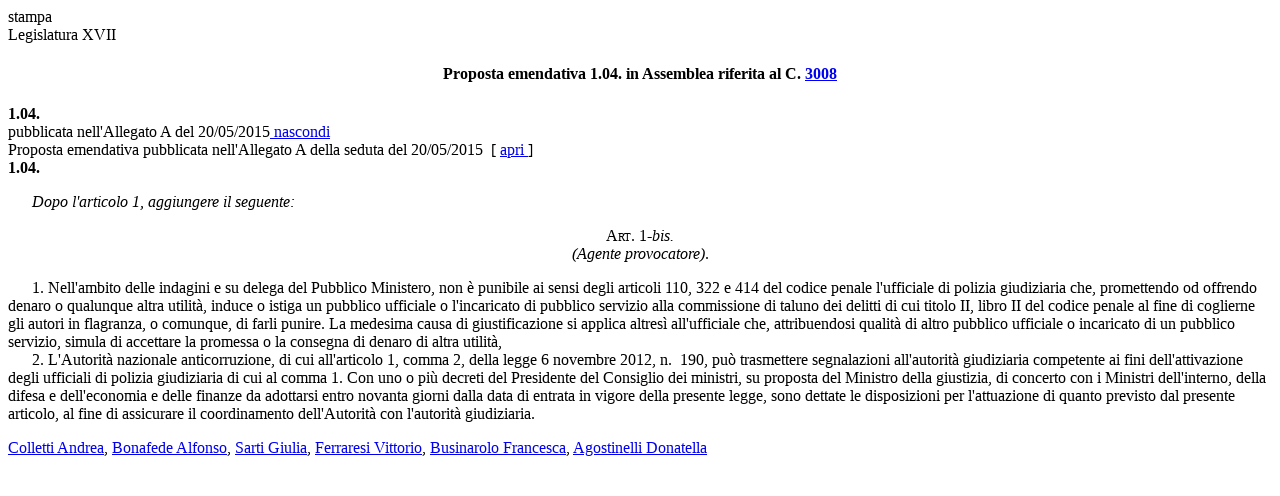

--- FILE ---
content_type: text/html; charset=utf-8
request_url: https://documenti.camera.it/apps/emendamenti/getPropostaEmendativa.aspx?contenitorePortante=leg.17.eme.ac.3008&tipoSeduta=0&sedeEsame=null&urnTestoRiferimento=urn:leg:17:3008:null:null:ass:null:null&dataSeduta=20150520&idPropostaEmendativa=1.04.&position=20150520
body_size: 1802
content:
<?xml version="1.0" encoding="utf-8"?><!DOCTYPE html PUBLIC "-//W3C//DTD XHTML 1.0 Strict//EN" "http://www.w3.org/TR/xhtml1/DTD/xhtml1-strict.dtd"[]><html xmlns:xs="http://www.w3.org/2001/XMLSchema" xmlns:fn="http://www.w3.org/2005/xpath-functions" xmlns:xdt="http://www.w3.org/2005/xpath-datatypes" xmlns="http://www.w3.org/1999/xhtml"><head><title>
					proposta emendativa 1.04., atto portante leg.17.eme.ac.3008</title><link rel="stylesheet" type="text/css" id="cssEmendamentoSingolo" media="all" href="&#xA;						http://documenti.camera.it/leg17/emendamenti/css/emendamentoSingolo.css&#xA;					" /><script type="text/javascript" src="http://documenti.camera.it/leg17/emendamenti/js/navigator.js">
      <!--// JavaScript Library-->
    </script><script type="text/javascript" src="http://documenti.camera.it/leg17/emendamenti/js/print.js">
      <!--// JavaScript Library-->
    </script></head><body><div id="wrapper"><span id="stampa"><a onclick="printEmendamento(2);">stampa</a></span><div class="legislatura">Legislatura XVII</div><center><h4 class="lavori">Proposta emendativa 1.04. in Assemblea
									riferita al C.
									<a target="testoPDL" href="http://documenti.camera.it/apps/emendamenti/getTestoAtto.aspx?atto=3008&amp;legislatura=17">3008</a></h4></center><div class="quickLinks" id="quickLinks"><div class="quickLink_1"><strong>1.04.</strong></div><div class="quickLink_2">
					pubblicata nell'Allegato A del 20/05/2015<span id="cmd.assemblea.20150520.show" class="mostraNascondi" style="display:none;"><a href="javascript: HideContentEmendamenti('cmd.assemblea.20150520.show'); ShowContentEmendamenti('cmd.assemblea.20150520.hide');ShowContentEmendamenti('assemblea.20150520');">
				mostra
			</a></span><span id="cmd.assemblea.20150520.hide" class="mostraNascondi" style="display:inline;"><a href="javascript:HideContentEmendamenti('assemblea.20150520');HideContentEmendamenti('cmd.assemblea.20150520.hide');ShowContentEmendamenti('cmd.assemblea.20150520.show');">
				nascondi
			</a></span></div></div><div id="sedute"><div style="display:block;" id="assemblea.20150520" class="sedutaNuova"><div class="testata">
						Proposta emendativa pubblicata nell'Allegato A della seduta del 20/05/2015
							 [
							<a href="&#xA;									http://documenti.camera.it/apps/commonServices/getDocumento.ashx?sezione=assemblea&amp;tipoDoc=documenti_seduta&amp;idLegislatura=17&amp;idSeduta=0431" target="_new">
								apri
							</a>
							]
						</div><div class="raggruppamenti"><div class="altro"><div class="propostaEmendativa"><div class="numero"><strong>1.04.</strong></div><div class="testo"><p xmlns:xsi="http://www.w3.org/2001/XMLSchema-instance">  <i>Dopo l'articolo 1, aggiungere il seguente:</i></p><p align="center" xmlns:xsi="http://www.w3.org/2001/XMLSchema-instance"><span style="font-variant:small-caps">Art.</span> 1-<i>bis.  
<br />(Agente provocatore)</i>.</p><p xmlns:xsi="http://www.w3.org/2001/XMLSchema-instance">  1. Nell'ambito delle indagini e su delega del Pubblico Ministero, non è punibile ai sensi degli articoli 110, 322 e 414 del codice penale l'ufficiale di polizia giudiziaria che, promettendo od offrendo denaro o qualunque altra utilità, induce o istiga un pubblico ufficiale o l'incaricato di pubblico servizio alla commissione di taluno dei delitti di cui titolo II, libro II del codice penale al fine di coglierne gli autori in flagranza, o comunque, di farli punire. La medesima causa di giustificazione si applica altresì all'ufficiale che, attribuendosi qualità di altro pubblico ufficiale o incaricato di un pubblico servizio, simula di accettare la promessa o la consegna di denaro di altra utilità,
<br />  2. L'Autorità nazionale anticorruzione, di cui all'articolo 1, comma 2, della legge 6 novembre 2012, n. 190, può trasmettere segnalazioni all'autorità giudiziaria competente ai fini dell'attivazione degli ufficiali di polizia giudiziaria di cui al comma 1. Con uno o più decreti del Presidente del Consiglio dei ministri, su proposta del Ministro della giustizia, di concerto con i Ministri dell'interno, della difesa e dell'economia  e delle finanze da adottarsi entro novanta giorni dalla data di entrata in vigore della presente legge, sono dettate le disposizioni per l'attuazione di quanto previsto dal presente articolo, al fine di assicurare il coordinamento dell'Autorità con l'autorità giudiziaria.
</p></div><div class="proponenti"><a href="http://documenti.camera.it/apps/commonServices/getDocumento.ashx?sezione=deputati&amp;tipoDoc=schedaDeputato&amp;idLegislatura=17&amp;idPersona=306060&amp;webType=Normale">Colletti Andrea</a>, <a href="http://documenti.camera.it/apps/commonServices/getDocumento.ashx?sezione=deputati&amp;tipoDoc=schedaDeputato&amp;idLegislatura=17&amp;idPersona=306087&amp;webType=Normale">Bonafede Alfonso</a>, <a href="http://documenti.camera.it/apps/commonServices/getDocumento.ashx?sezione=deputati&amp;tipoDoc=schedaDeputato&amp;idLegislatura=17&amp;idPersona=305960&amp;webType=Normale">Sarti Giulia</a>, <a href="http://documenti.camera.it/apps/commonServices/getDocumento.ashx?sezione=deputati&amp;tipoDoc=schedaDeputato&amp;idLegislatura=17&amp;idPersona=305972&amp;webType=Normale">Ferraresi Vittorio</a>, <a href="http://documenti.camera.it/apps/commonServices/getDocumento.ashx?sezione=deputati&amp;tipoDoc=schedaDeputato&amp;idLegislatura=17&amp;idPersona=305602&amp;webType=Normale">Businarolo Francesca</a>, <a href="http://documenti.camera.it/apps/commonServices/getDocumento.ashx?sezione=deputati&amp;tipoDoc=schedaDeputato&amp;idLegislatura=17&amp;idPersona=305782&amp;webType=Normale">Agostinelli Donatella</a></div></div></div></div></div></div></div></body></html>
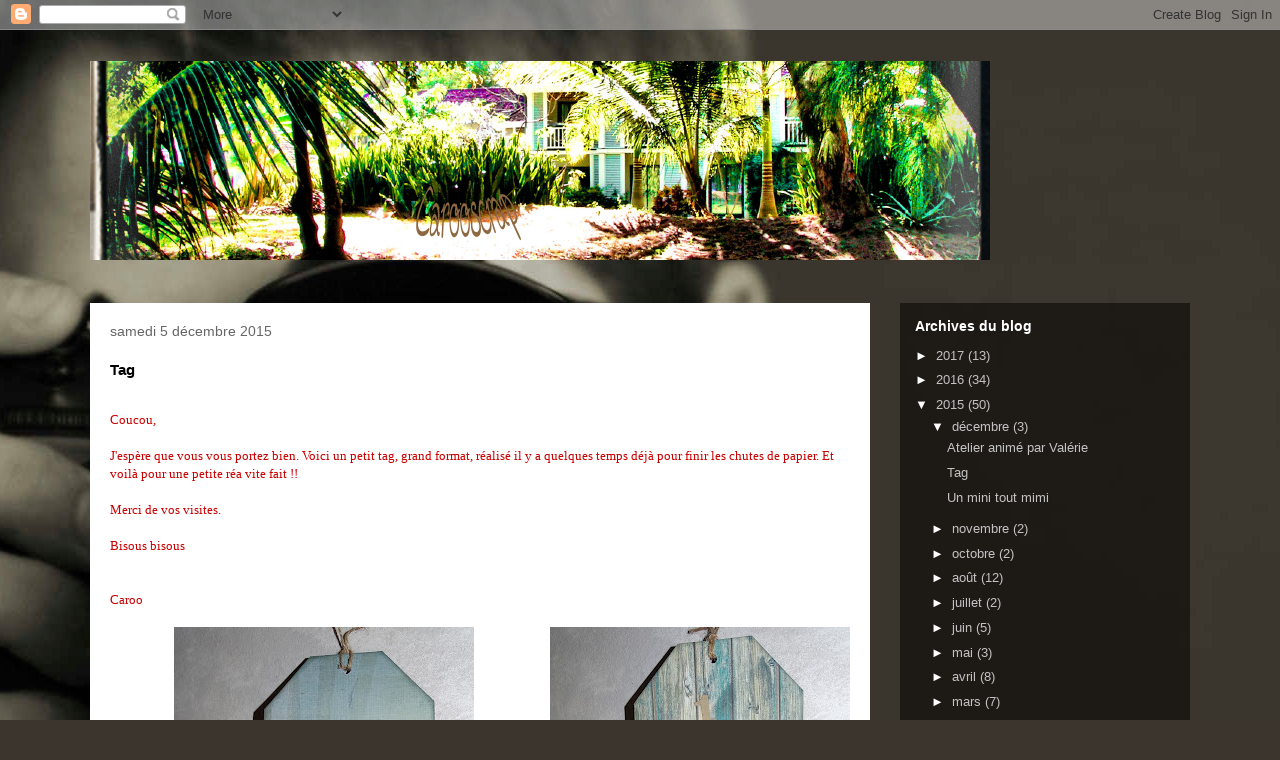

--- FILE ---
content_type: text/html; charset=UTF-8
request_url: http://carooscrap.blogspot.com/b/stats?style=BLACK_TRANSPARENT&timeRange=ALL_TIME&token=APq4FmA9ROgFGosLWxnfQRSwxW2XR0j6fpcJhiKn_44sVeNmxHb4dXVJSeDI4tQLR3hstITD6eteJ2DtRZs7uvzVqvK3B1O-IQ
body_size: 240
content:
{"total":39764,"sparklineOptions":{"backgroundColor":{"fillOpacity":0.1,"fill":"#000000"},"series":[{"areaOpacity":0.3,"color":"#202020"}]},"sparklineData":[[0,5],[1,0],[2,15],[3,50],[4,10],[5,25],[6,10],[7,35],[8,15],[9,50],[10,30],[11,10],[12,60],[13,0],[14,30],[15,10],[16,5],[17,5],[18,5],[19,5],[20,0],[21,35],[22,10],[23,5],[24,5],[25,10],[26,5],[27,5],[28,10],[29,15]],"nextTickMs":3600000}

--- FILE ---
content_type: text/html; charset=utf-8
request_url: https://www.google.com/recaptcha/api2/aframe
body_size: 267
content:
<!DOCTYPE HTML><html><head><meta http-equiv="content-type" content="text/html; charset=UTF-8"></head><body><script nonce="IbIFCYy3-OSdb1aM1G0kiQ">/** Anti-fraud and anti-abuse applications only. See google.com/recaptcha */ try{var clients={'sodar':'https://pagead2.googlesyndication.com/pagead/sodar?'};window.addEventListener("message",function(a){try{if(a.source===window.parent){var b=JSON.parse(a.data);var c=clients[b['id']];if(c){var d=document.createElement('img');d.src=c+b['params']+'&rc='+(localStorage.getItem("rc::a")?sessionStorage.getItem("rc::b"):"");window.document.body.appendChild(d);sessionStorage.setItem("rc::e",parseInt(sessionStorage.getItem("rc::e")||0)+1);localStorage.setItem("rc::h",'1769454221746');}}}catch(b){}});window.parent.postMessage("_grecaptcha_ready", "*");}catch(b){}</script></body></html>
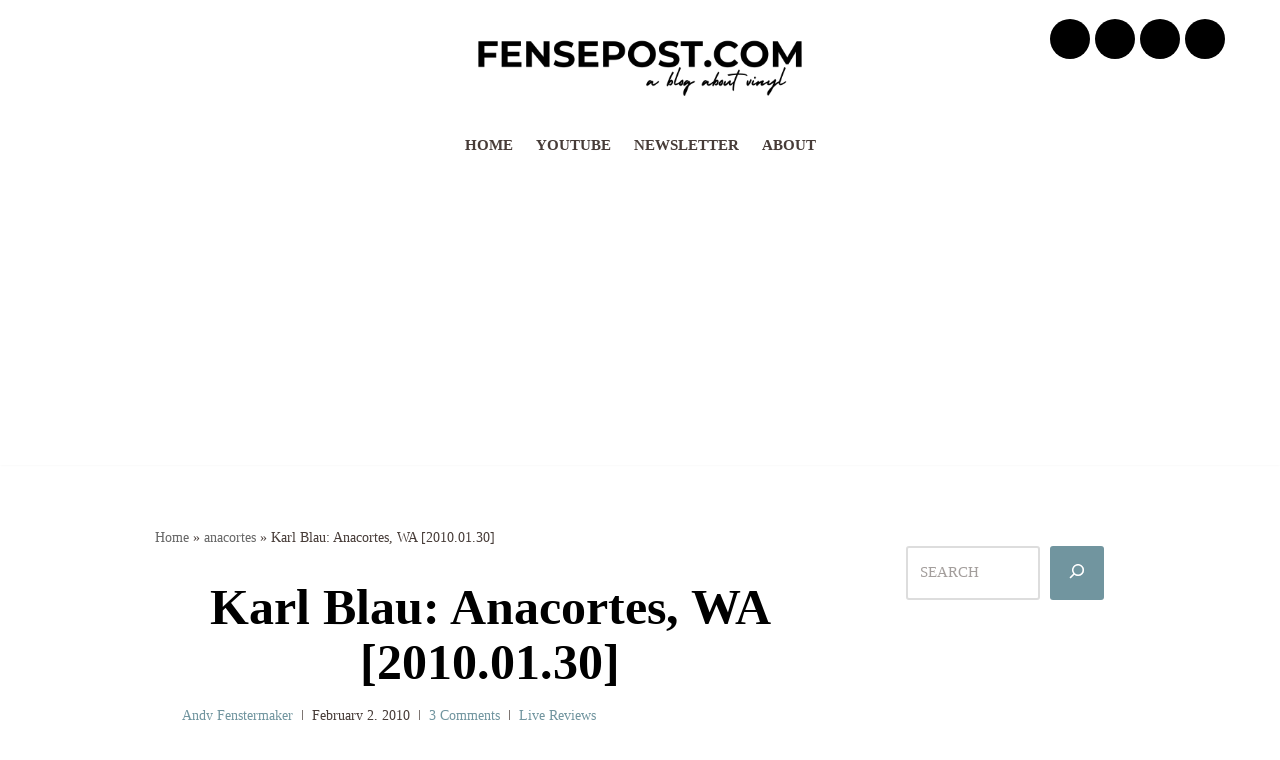

--- FILE ---
content_type: text/html; charset=utf-8
request_url: https://accounts.google.com/o/oauth2/postmessageRelay?parent=https%3A%2F%2Fwww.fensepost.com&jsh=m%3B%2F_%2Fscs%2Fabc-static%2F_%2Fjs%2Fk%3Dgapi.lb.en.2kN9-TZiXrM.O%2Fd%3D1%2Frs%3DAHpOoo_B4hu0FeWRuWHfxnZ3V0WubwN7Qw%2Fm%3D__features__
body_size: 161
content:
<!DOCTYPE html><html><head><title></title><meta http-equiv="content-type" content="text/html; charset=utf-8"><meta http-equiv="X-UA-Compatible" content="IE=edge"><meta name="viewport" content="width=device-width, initial-scale=1, minimum-scale=1, maximum-scale=1, user-scalable=0"><script src='https://ssl.gstatic.com/accounts/o/2580342461-postmessagerelay.js' nonce="KpzaecYFKe202FR_jXpDjg"></script></head><body><script type="text/javascript" src="https://apis.google.com/js/rpc:shindig_random.js?onload=init" nonce="KpzaecYFKe202FR_jXpDjg"></script></body></html>

--- FILE ---
content_type: text/html; charset=utf-8
request_url: https://www.google.com/recaptcha/api2/aframe
body_size: 268
content:
<!DOCTYPE HTML><html><head><meta http-equiv="content-type" content="text/html; charset=UTF-8"></head><body><script nonce="LGeg5FPy5d3tJjzFjD77dQ">/** Anti-fraud and anti-abuse applications only. See google.com/recaptcha */ try{var clients={'sodar':'https://pagead2.googlesyndication.com/pagead/sodar?'};window.addEventListener("message",function(a){try{if(a.source===window.parent){var b=JSON.parse(a.data);var c=clients[b['id']];if(c){var d=document.createElement('img');d.src=c+b['params']+'&rc='+(localStorage.getItem("rc::a")?sessionStorage.getItem("rc::b"):"");window.document.body.appendChild(d);sessionStorage.setItem("rc::e",parseInt(sessionStorage.getItem("rc::e")||0)+1);localStorage.setItem("rc::h",'1769031063762');}}}catch(b){}});window.parent.postMessage("_grecaptcha_ready", "*");}catch(b){}</script></body></html>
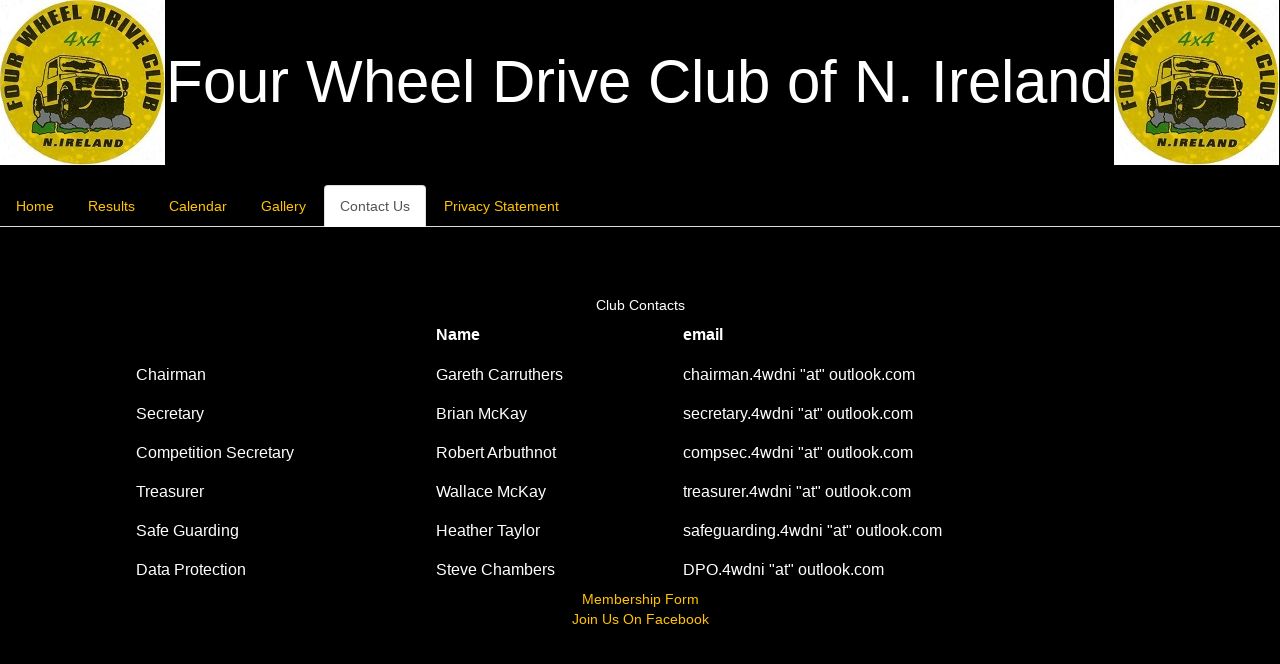

--- FILE ---
content_type: text/html; charset=UTF-8
request_url: http://4wdni.co.uk/Pages/ContactUs.html
body_size: 1056
content:
<html>

<head>
<meta name="viewport" content="width=device-width, initial-scale=1">
<!-- Bootstrap core CSS -->
    <link rel="stylesheet" type="text/css" href="CSS/BootStrap/bootstrap-3.3.7/dist/css/bootstrap.css"/>
<!-- IE10 viewport hack for Surface/desktop Windows 8 bug -->
    <link rel="stylesheet" type="text/css" href="CSS/BootStrap/bootstrap-3.3.7/docs/assets/css/ie10-viewport-bug-workaround.css" rel="stylesheet"/>
</head>

<body>
<table width="100%">
	<tr>
		<td><img class="logo" src="Photos/4x4.jpg"/></td>
		<td class="jumbotron h1 mytitle">Four Wheel Drive Club of N. Ireland</td>
		<td><img class="logo" src="Photos/4x4.jpg"/></td>
	</tr>
</table>
<br/>
      <ul class="nav nav-tabs" role="tablist">
        <li role="presentation"><a href="../index.html">Home</a></li>
        <li role="presentation"><a href="Results.html">Results</a></li>
        <li role="presentation"><a href="Calendar.html">Calendar</a></li>
		<li role="presentation"><a href="Gallery.html">Gallery</a></li>
		<li role="presentation" class="active"><a href="ContactUs.html">Contact Us</a></li>
		<li role="presentation"><a href="Photos/4wdniprivacynotice.pdf" target="_blank">Privacy Statement</a></li>
      </ul>
	<br/>
	<div class="jumbotron">
	<table class="table">
	<thead><tr>Club Contacts</tr>
	<tr><td></td><th>Name</th><th>email</th></tr></thead>
	<tr><td>Chairman</td><td>Gareth Carruthers</td><td>chairman.4wdni "at" outlook.com</td></tr>
	<tr><td>Secretary</td><td>Brian McKay</td><td>secretary.4wdni "at" outlook.com</td></tr>
	<tr><td>Competition Secretary</td><td>Robert Arbuthnot</td><td>compsec.4wdni "at" outlook.com</td></tr>
	<tr><td>Treasurer</td><td>Wallace McKay</td><td>treasurer.4wdni "at" outlook.com</td></tr>
	<tr><td>Safe Guarding</td><td>Heather Taylor</td><td>safeguarding.4wdni "at" outlook.com</td></tr>
	<tr><td>Data Protection</td><td>Steve Chambers</td><td>DPO.4wdni "at" outlook.com</td></tr>
	</table>
	<a href="Photos/Membership Application.pdf" target="_blank">Membership Form</a></br>
	<a href="https://www.facebook.com/groups/103453069747505/?ref=br_rs" target="_blank">Join Us On Facebook</a>
 </div>
<!-- Placed at the end of the document so the pages load faster -->
    <script src="https://ajax.googleapis.com/ajax/libs/jquery/1.12.4/jquery.min.js"></script>
    <script>window.jQuery || document.write('<script src="CSS/BootStrap/bootstrap-3.3.7/docs/assets/js/vendor/jquery.min.js"><\/script>')</script>
    <script src="CSS/BootStrap/bootstrap-3.3.7/dist/js/bootstrap.min.js"></script>
    <script src="CSS/BootStrap/bootstrap-3.3.7/docs/assets/js/docs.min.js"></script>
    <!-- IE10 viewport hack for Surface/desktop Windows 8 bug -->
    <script src="CSS/BootStrap/bootstrap-3.3.7/docs/assets/js/ie10-viewport-bug-workaround.js"></script>
</body>
</html>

Exercise description:
Give again exactly the lines running from the beginning of the material above through the line that contains "riferita al C.", and leave out every picture.

Solved problem:
--- FILE ---
content_type: text/html; charset=utf-8
request_url: https://documenti.camera.it/apps/emendamenti/getPropostaEmendativa.aspx?contenitorePortante=leg.17.eme.ac.3008&tipoSeduta=0&sedeEsame=null&urnTestoRiferimento=urn:leg:17:3008:null:null:ass:null:null&dataSeduta=20150520&idPropostaEmendativa=1.04.&position=20150520
body_size: 1802
content:
<?xml version="1.0" encoding="utf-8"?><!DOCTYPE html PUBLIC "-//W3C//DTD XHTML 1.0 Strict//EN" "http://www.w3.org/TR/xhtml1/DTD/xhtml1-strict.dtd"[]><html xmlns:xs="http://www.w3.org/2001/XMLSchema" xmlns:fn="http://www.w3.org/2005/xpath-functions" xmlns:xdt="http://www.w3.org/2005/xpath-datatypes" xmlns="http://www.w3.org/1999/xhtml"><head><title>
					proposta emendativa 1.04., atto portante leg.17.eme.ac.3008</title><link rel="stylesheet" type="text/css" id="cssEmendamentoSingolo" media="all" href="&#xA;						http://documenti.camera.it/leg17/emendamenti/css/emendamentoSingolo.css&#xA;					" /><script type="text/javascript" src="http://documenti.camera.it/leg17/emendamenti/js/navigator.js">
      <!--// JavaScript Library-->
    </script><script type="text/javascript" src="http://documenti.camera.it/leg17/emendamenti/js/print.js">
      <!--// JavaScript Library-->
    </script></head><body><div id="wrapper"><span id="stampa"><a onclick="printEmendamento(2);">stampa</a></span><div class="legislatura">Legislatura XVII</div><center><h4 class="lavori">Proposta emendativa 1.04. in Assemblea
									riferita al C.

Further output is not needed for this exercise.